*** Opening of MATERIAL PROVIDED ***
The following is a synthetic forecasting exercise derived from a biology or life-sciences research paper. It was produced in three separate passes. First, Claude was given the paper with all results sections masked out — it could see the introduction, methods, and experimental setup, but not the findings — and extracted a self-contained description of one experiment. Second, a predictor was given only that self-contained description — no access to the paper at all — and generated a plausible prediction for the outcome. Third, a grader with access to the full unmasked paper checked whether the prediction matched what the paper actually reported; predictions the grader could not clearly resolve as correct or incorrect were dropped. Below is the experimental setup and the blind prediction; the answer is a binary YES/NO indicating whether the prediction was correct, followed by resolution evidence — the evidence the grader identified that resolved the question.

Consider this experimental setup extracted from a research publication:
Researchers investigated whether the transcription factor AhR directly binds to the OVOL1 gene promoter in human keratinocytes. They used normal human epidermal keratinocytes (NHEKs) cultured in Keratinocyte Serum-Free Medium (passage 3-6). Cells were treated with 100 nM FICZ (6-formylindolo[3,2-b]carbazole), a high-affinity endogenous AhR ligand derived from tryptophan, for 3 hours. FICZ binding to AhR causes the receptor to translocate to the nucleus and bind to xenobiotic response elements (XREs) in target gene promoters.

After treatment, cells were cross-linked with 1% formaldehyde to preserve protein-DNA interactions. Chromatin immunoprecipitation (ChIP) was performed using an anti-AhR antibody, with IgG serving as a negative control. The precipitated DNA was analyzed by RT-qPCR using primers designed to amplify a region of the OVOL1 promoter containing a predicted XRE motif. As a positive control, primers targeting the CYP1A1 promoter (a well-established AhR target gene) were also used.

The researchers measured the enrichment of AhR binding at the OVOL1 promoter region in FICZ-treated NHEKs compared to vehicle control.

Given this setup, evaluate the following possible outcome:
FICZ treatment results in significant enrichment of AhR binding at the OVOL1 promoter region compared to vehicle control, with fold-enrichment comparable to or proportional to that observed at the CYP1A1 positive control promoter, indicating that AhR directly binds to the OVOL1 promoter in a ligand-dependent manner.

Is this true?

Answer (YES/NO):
*** Close of MATERIAL PROVIDED ***
| EXERCISE OBJECTIVE |
Repeat the data in full. Nothing may be dropped or altered.

| YOUR SOLUTION |
The following is a synthetic forecasting exercise derived from a biology or life-sciences research paper. It was produced in three separate passes. First, Claude was given the paper with all results sections masked out — it could see the introduction, methods, and experimental setup, but not the findings — and extracted a self-contained description of one experiment. Second, a predictor was given only that self-contained description — no access to the paper at all — and generated a plausible prediction for the outcome. Third, a grader with access to the full unmasked paper checked whether the prediction matched what the paper actually reported; predictions the grader could not clearly resolve as correct or incorrect were dropped. Below is the experimental setup and the blind prediction; the answer is a binary YES/NO indicating whether the prediction was correct, followed by resolution evidence — the evidence the grader identified that resolved the question.

Consider this experimental setup extracted from a research publication:
Researchers investigated whether the transcription factor AhR directly binds to the OVOL1 gene promoter in human keratinocytes. They used normal human epidermal keratinocytes (NHEKs) cultured in Keratinocyte Serum-Free Medium (passage 3-6). Cells were treated with 100 nM FICZ (6-formylindolo[3,2-b]carbazole), a high-affinity endogenous AhR ligand derived from tryptophan, for 3 hours. FICZ binding to AhR causes the receptor to translocate to the nucleus and bind to xenobiotic response elements (XREs) in target gene promoters.

After treatment, cells were cross-linked with 1% formaldehyde to preserve protein-DNA interactions. Chromatin immunoprecipitation (ChIP) was performed using an anti-AhR antibody, with IgG serving as a negative control. The precipitated DNA was analyzed by RT-qPCR using primers designed to amplify a region of the OVOL1 promoter containing a predicted XRE motif. As a positive control, primers targeting the CYP1A1 promoter (a well-established AhR target gene) were also used.

The researchers measured the enrichment of AhR binding at the OVOL1 promoter region in FICZ-treated NHEKs compared to vehicle control.

Given this setup, evaluate the following possible outcome:
FICZ treatment results in significant enrichment of AhR binding at the OVOL1 promoter region compared to vehicle control, with fold-enrichment comparable to or proportional to that observed at the CYP1A1 positive control promoter, indicating that AhR directly binds to the OVOL1 promoter in a ligand-dependent manner.

Is this true?

Answer (YES/NO):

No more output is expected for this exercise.